Hurricane Michael: Death toll touches 12, over one million homes without power from Florida to Virginia

Hurricane Michael: Death toll touches 12, over one million homes without power from Florida to Virginia

According to the National Hurricane Center, Hurricane Michael had moved into the Atlantic Ocean northeast of Norfolk, Virginia by early Friday morning.

Mexico Beach: Homes destroyed by Hurricane Michael are shown in this aerial photo Thursday, Oct. 11, 2018, in Mexico Beach, Florida.
Mexico Beach: Homes destroyed by Hurricane Michael are shown in this aerial photo Thursday, Oct. 11, 2018, in Mexico Beach, Florida.

At least 12 people were killed in the states of Florida, Georgia, North Carolina and Virginia as Hurricane Michael continues its rampage after it slammed into Florida’s northwest coast on Friday, officials said.

Hurricane Michael made landfall on Wednesday as a Category 4 on the five-step Saffir-Simpson hurricane scale, near the small panhandle town of Mexico beach with terrifying winds of up to 155 miles per hour (250 km per hour), pushing the sea water inland and causing widespread flooding.

Despite the fact that Hurricane Michael—one the most powerful hurricanes in US history, weakened as it moved over the southeastern United States, authorities expect an increase in the death toll.

“I expect the fatality count to climb today and tomorrow,” Brock Long, head of the Federal Emergency Management Agency (FEMA), told CNN. “Hopefully it doesn’t rise dramatically but it does remain a possibility,” he added.

According to the National Hurricane Center, Michael had moved into the Atlantic Ocean northeast of Norfolk, Virginia by early Friday morning.
Damaged boats sit among debris in a marina in the aftermath of Hurricane Michael in Panama City, Florida, Friday, Oct. 12, 2018.
Damaged boats sit among debris in a marina in the aftermath of Hurricane Michael in Panama City, Florida, Friday, Oct. 12, 2018. 

As reported by news agency Reuters, emergency services carried out dozens of rescue operations that majorly involved rescuing people caught in the moving floodwaters in North Carolina on Thursday.
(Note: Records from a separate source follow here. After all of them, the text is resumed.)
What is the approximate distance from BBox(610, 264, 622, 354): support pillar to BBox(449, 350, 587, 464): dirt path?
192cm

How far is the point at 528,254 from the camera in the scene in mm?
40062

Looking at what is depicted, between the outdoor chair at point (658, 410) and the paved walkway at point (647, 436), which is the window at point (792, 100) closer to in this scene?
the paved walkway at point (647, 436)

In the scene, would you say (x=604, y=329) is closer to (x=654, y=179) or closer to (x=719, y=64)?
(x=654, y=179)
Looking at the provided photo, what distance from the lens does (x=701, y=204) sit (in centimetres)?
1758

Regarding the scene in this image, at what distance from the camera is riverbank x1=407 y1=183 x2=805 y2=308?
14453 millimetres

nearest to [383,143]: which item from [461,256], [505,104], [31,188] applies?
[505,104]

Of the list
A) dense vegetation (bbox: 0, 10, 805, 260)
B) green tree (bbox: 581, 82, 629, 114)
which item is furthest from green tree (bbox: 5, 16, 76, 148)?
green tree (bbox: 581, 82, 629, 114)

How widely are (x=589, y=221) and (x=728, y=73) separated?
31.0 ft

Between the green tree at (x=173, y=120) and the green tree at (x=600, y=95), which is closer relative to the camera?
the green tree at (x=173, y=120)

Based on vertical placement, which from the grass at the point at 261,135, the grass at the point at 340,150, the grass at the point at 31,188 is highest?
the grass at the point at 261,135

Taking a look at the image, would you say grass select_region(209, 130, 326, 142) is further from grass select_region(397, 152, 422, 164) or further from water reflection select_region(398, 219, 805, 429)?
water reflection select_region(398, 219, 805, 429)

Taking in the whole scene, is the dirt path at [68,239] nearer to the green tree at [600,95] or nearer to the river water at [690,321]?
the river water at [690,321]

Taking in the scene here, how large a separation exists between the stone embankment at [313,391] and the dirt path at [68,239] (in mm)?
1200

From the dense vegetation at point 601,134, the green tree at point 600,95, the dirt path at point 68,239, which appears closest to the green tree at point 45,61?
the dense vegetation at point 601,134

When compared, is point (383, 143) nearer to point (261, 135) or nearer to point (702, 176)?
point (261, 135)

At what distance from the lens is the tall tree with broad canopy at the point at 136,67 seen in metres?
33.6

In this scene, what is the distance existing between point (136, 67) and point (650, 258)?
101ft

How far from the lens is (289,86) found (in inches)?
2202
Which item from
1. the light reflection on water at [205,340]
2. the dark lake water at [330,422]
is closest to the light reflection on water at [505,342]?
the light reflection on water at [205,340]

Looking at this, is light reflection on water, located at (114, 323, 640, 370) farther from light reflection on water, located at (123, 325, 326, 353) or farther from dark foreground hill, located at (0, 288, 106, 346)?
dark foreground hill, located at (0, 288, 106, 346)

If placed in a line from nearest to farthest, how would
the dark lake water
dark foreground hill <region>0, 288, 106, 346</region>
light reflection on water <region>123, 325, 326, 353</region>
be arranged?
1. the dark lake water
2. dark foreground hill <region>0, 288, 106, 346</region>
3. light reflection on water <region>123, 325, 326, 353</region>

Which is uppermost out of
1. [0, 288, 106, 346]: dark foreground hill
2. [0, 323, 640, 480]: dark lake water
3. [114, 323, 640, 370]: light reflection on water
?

Around 1.1 million homes and businesses were reported to be without power from Florida to Virginia, according to utility companies.

Brad Kieserman of the American Red Cross was quoted by Reuters saying, “The number of people in emergency shelters was expected to swell to 20,000 across five states by Friday.”

With a low barometric pressure recorded at 919 millibars (a measure of a hurricane’s force), Michael was the third strongest storm on record to hit the United States. It is behind only Hurricane Camille that hit the Mississippi Gulf Coast in 1969 and the Labor Day hurricane of 1935 that made landfall in the Florida Keys.